═════ RECORDED INFORMATION ═════
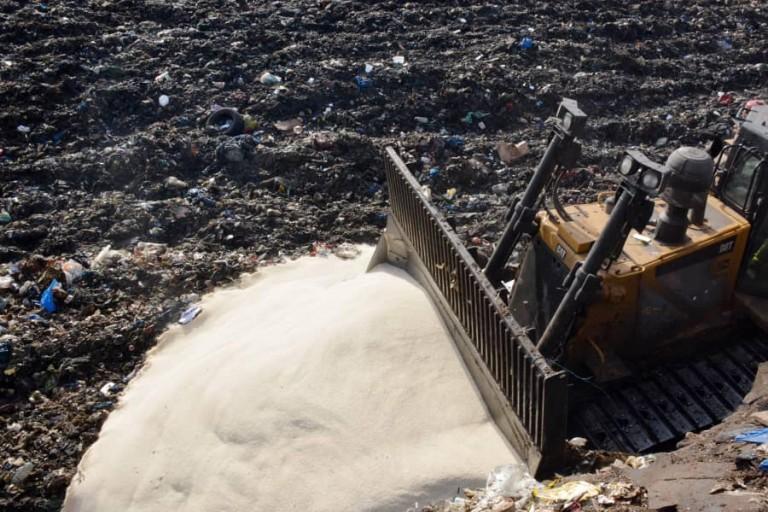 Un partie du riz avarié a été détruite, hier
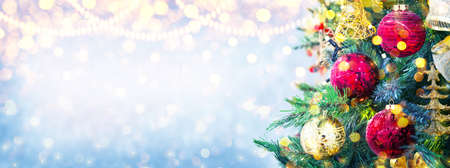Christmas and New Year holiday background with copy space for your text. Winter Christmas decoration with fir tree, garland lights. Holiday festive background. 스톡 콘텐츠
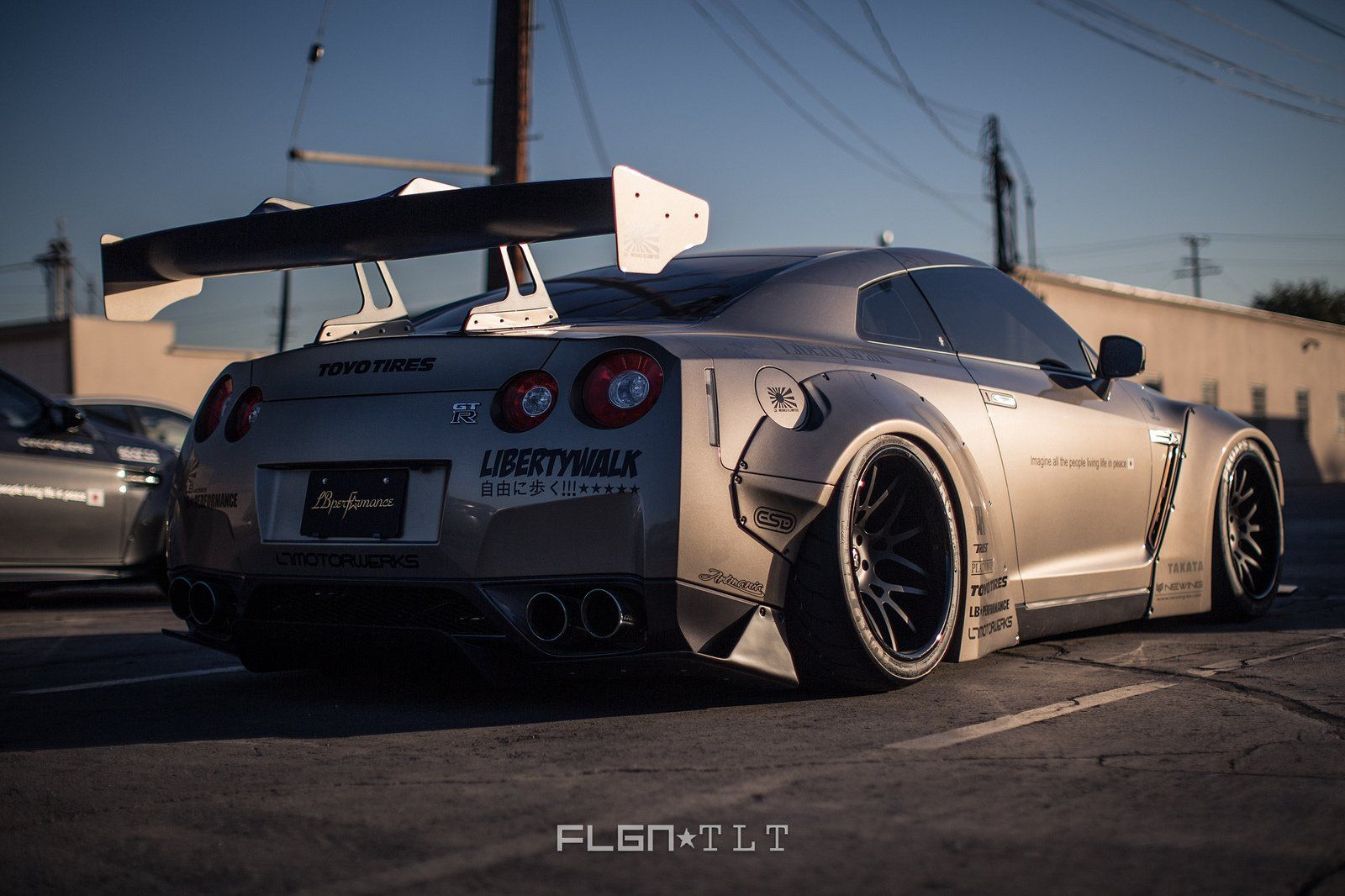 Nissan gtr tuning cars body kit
═════
## WHAT IS EXPECTED
Send back the data above verbatim, leaving out its pictures.

## SOLUTION FOR THIS PROBLEM
 Un partie du riz avarié a été détruite, hier
Christmas and New Year holiday background with copy space for your text. Winter Christmas decoration with fir tree, garland lights. Holiday festive background. 스톡 콘텐츠
 Nissan gtr tuning cars body kit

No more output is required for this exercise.